The clearly seen dependence of the radius of gyration on the protein length (Figure 1) is not convenient for an analysis since it forces us to use several size windows. From the other measures of compactness, the number of contacts per residue and the radius of cross-section, similar to the radius of gyration, are expected to depend on the protein size and they do so [33]. The only measure that could be independent of the protein size is the coefficient of compactness, since it is a normalized parameter. Though, it also depends on the protein size (Figure 2a), and this dependence is crucial since consideration of all proteins taken together (i.e. without sorting them according to their size) changes the result dramatically, namely: α/β proteins are erroneously classified as proteins with intermediate compactness (Figure 2c) while actually they have the highest compactness as judged by the analysis using different window sizes (Figure 2a). Such a situation is a result of a different number of proteins in each region of size. Therefore, the average value over six regions does not necessarily coincide with the average over all proteins without dividing them into regions. Thus, to avoid the dependence on length, we introduce a new measure of compactness as a protein radius of gyration normalized to the radius of gyration of a ball with equal volume. It turns out that this measure does not depend on the protein size (Figure 2b), and as a consequence, the results of averaging over all proteins are the same as those for the window-sized analysis, namely, α/β proteins are the most compact, i.e. have a more spherical shape than the others (Figure 2b,d).

thumbnail
Figure 2. Average coefficient of compactness and average normalized radius of gyration for proteins from different structural classes.

(A) Dependence of average coefficient of compactness on the number of protein residues for general structural classes. (B) Dependence of average normalized radius of gyration on the number of protein residues for general structural classes. (C) Average coefficient of compactness for proteins from different structural classes. (D) Average normalized radius of gyration for proteins from different structural classes. In each panel average errors are given. Structural classes are indicated.

http://dx.doi.org/10.1371/journal.pone.0006476.g002

The results for different measures of compactness and for different structural classes are presented in Table 1.

thumbnail
Table 1. Average values of different measures of compactness for proteins from four general structural classes given for different size windows and for whole classes.

http://dx.doi.org/10.1371/journal.pone.0006476.t001

Relationship between the parameters describing the protein globule shape and the protein folding rate

Structural descriptors intended to describe protein shapes have been divided into four groups: parameters of compactness connected with the radius of cross-section, parameters of compactness which are not connected with the protein size, other parameters depending on the protein size, and other parameters not depending on the protein size.
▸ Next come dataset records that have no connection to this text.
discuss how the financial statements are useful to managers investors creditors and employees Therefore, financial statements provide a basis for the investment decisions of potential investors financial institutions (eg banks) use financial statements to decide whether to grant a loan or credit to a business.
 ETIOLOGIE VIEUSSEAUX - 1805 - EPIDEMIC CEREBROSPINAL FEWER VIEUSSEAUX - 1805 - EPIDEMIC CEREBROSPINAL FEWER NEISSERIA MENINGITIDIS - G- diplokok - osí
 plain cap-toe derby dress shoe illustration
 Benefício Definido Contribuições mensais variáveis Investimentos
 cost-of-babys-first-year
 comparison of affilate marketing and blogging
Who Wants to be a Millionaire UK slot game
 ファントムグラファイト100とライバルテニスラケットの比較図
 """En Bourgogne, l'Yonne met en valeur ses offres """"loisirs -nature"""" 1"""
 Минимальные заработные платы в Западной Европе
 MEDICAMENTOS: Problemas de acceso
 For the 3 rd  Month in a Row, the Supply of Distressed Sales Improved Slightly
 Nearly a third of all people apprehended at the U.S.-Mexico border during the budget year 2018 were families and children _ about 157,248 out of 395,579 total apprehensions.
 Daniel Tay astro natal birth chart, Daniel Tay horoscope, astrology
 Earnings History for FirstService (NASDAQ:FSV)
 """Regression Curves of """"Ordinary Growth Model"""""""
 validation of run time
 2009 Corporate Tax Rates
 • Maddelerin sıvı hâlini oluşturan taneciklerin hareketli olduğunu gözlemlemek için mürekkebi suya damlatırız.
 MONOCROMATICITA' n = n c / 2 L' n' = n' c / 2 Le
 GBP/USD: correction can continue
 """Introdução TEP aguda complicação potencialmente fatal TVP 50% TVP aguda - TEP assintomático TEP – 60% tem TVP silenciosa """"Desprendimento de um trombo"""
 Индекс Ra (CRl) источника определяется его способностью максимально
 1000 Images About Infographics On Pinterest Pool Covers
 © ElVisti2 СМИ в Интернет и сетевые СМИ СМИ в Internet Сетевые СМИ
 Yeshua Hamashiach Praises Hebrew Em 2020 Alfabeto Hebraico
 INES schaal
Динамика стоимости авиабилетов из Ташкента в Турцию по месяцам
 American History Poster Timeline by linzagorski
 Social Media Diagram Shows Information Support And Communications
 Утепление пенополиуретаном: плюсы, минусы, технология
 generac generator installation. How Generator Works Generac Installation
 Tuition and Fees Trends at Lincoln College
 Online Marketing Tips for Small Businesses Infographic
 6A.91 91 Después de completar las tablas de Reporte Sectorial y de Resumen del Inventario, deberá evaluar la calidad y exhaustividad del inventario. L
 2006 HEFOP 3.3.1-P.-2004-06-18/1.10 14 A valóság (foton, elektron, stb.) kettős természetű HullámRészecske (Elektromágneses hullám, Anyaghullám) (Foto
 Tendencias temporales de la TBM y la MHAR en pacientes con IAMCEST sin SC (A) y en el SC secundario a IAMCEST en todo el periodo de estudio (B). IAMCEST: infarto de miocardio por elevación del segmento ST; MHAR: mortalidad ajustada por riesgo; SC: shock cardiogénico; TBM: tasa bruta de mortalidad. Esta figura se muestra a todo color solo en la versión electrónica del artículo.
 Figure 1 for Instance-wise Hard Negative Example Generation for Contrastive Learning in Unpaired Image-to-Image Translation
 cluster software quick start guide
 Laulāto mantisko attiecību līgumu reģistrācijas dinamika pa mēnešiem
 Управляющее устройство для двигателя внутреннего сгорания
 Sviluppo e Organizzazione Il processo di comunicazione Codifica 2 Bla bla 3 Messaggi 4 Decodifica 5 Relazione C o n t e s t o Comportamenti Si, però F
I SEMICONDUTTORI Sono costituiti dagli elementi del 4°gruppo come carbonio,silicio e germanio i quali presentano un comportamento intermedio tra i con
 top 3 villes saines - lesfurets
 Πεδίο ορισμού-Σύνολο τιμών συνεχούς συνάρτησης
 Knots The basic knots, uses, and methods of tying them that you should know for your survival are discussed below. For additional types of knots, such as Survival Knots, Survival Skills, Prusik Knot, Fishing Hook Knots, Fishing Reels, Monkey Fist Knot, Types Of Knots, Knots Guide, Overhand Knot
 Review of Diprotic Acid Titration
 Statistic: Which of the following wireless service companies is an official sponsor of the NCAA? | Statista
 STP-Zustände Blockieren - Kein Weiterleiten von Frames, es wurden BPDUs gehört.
According to analytical theory of protein folding based on the nucleation model [1], the logarithm of the folding rate should be proportional to the surface of the boundary between two phases (folded and unfolded) in the transition state. However, parameters of compactness considered above are closely related to this boundary, so the surface of the boundary can be roughly estimated from the protein native structure. For example, (VASA/SASA)2 is proportional to the square of the minimal cross-section drawn through the center of a protein molecule, while Rg2 is roughly proportional to the surface of the maximal cross-section. We have also considered parameters VASA/Rg and L2/3; the latter is the size of the average cross-section drawn through the protein center for a spherical protein since it does not take into account the protein shape. Correlation coefficients between the considered parameters and the logarithm of folding rates for 84 proteins have been calculated and are given in Table 2. One can see that these parameters can predict the folding rate (the correlation coefficient is larger than 0.7 in most cases). It should be mentioned that the correlation of protein folding rates with Rg2 (proportional to the surface of maximal cross-section) is worse than with (VASA/SASA)2 (proportional to the surface of minimal cross-section drawn through the center of the protein molecule). This is quite predictable since a protein prefers to fold through the transition state with the least surface of the boundary between two phases.

thumbnail
Table 2. Correlation coefficients between logarithms of folding rates in water and different parameters of protein structure.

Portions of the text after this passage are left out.